● **Tâches à réaliser**:
**a.** Extrayez du passage donné le segment qui commence par « La première étude » et se poursuit jusqu'à « psychosociale chez l'enfant. ».
**b.** Indiquez si chacun des énoncés suivants concorde avec le passage donné. Répondez par oui ou par non et citez à l'identique les mots du passage qui tranchent.
(i) L'équipe de recherche a étudié 1632 familles.
(ii) La consommation d'alcool du père a été documentée 8 fois.
(iii) L'étude a paru dans la revue Addictive Behaviors.

La première étude portant sur la continuité intergénérationnelle de la consommation d'alcool dans les familles québécoises conclut qu'une consommation parentale élevée d'alcool, plus particulièrement celle de la mère, est associée à un risque de consommation élevée chez les enfants. «Il y a un risque familial, mais plusieurs autres facteurs biologiques, culturels et sociaux influencent aussi la consommation d'alcool des jeunes», souligne toutefois la responsable de l'étude, Amélie Petitclerc, professeure à l'École de psychologie de l'Université Laval et chercheuse au Centre de recherche universitaire sur les jeunes et les familles et au Groupe de recherche sur l'inadaptation psychosociale chez l'enfant.
Les résultats de l'étude, publiée dans la revue Addictive Behaviors, reposent sur des données collectées dans le cadre de l'Étude longitudinale du développement des enfants du Québec. L'équipe de recherche s'est penchée sur 1632 familles dont les enfants sont nés en 1997 ou en 1998. La consommation d'alcool de la mère et celle du père ont été documentées 8 fois et 4 fois respectivement pendant la période où les enfants étaient âgés de 5 mois à 13 ans. Quant à la consommation d'alcool des jeunes, elle a été documentée à 5 reprises alors qu'ils avaient entre 13 et 21 ans.

● **Données**:
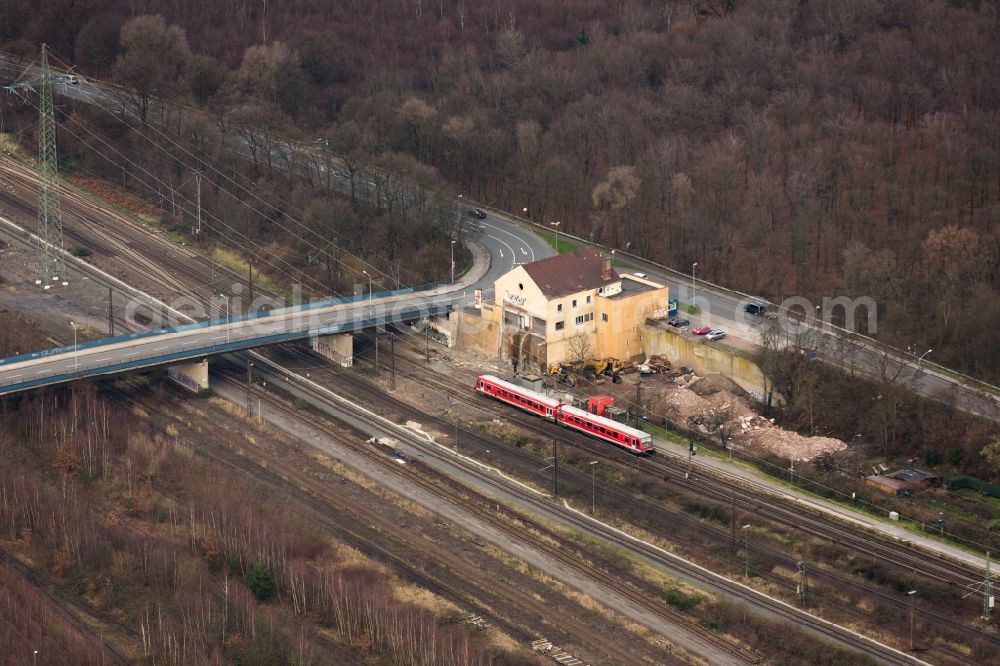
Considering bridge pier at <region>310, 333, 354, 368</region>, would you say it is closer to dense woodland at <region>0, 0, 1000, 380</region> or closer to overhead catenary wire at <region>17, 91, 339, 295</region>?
overhead catenary wire at <region>17, 91, 339, 295</region>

● **Réponses**:
**a.**
La première étude portant sur la continuité intergénérationnelle de la consommation d'alcool dans les familles québécoises conclut qu'une consommation parentale élevée d'alcool, plus particulièrement celle de la mère, est associée à un risque de consommation élevée chez les enfants. «Il y a un risque familial, mais plusieurs autres facteurs biologiques, culturels et sociaux influencent aussi la consommation d'alcool des jeunes», souligne toutefois la responsable de l'étude, Amélie Petitclerc, professeure à l'École de psychologie de l'Université Laval et chercheuse au Centre de recherche universitaire sur les jeunes et les familles et au Groupe de recherche sur l'inadaptation psychosociale chez l'enfant.

**b.**
(i) Oui : « L'équipe de recherche s'est penchée sur 1632 familles ».
(ii) Non : « La consommation d'alcool de la mère et celle du père ont été documentées 8 fois et 4 fois respectivement ».
(iii) Oui : « publiée dans la revue Addictive Behaviors ».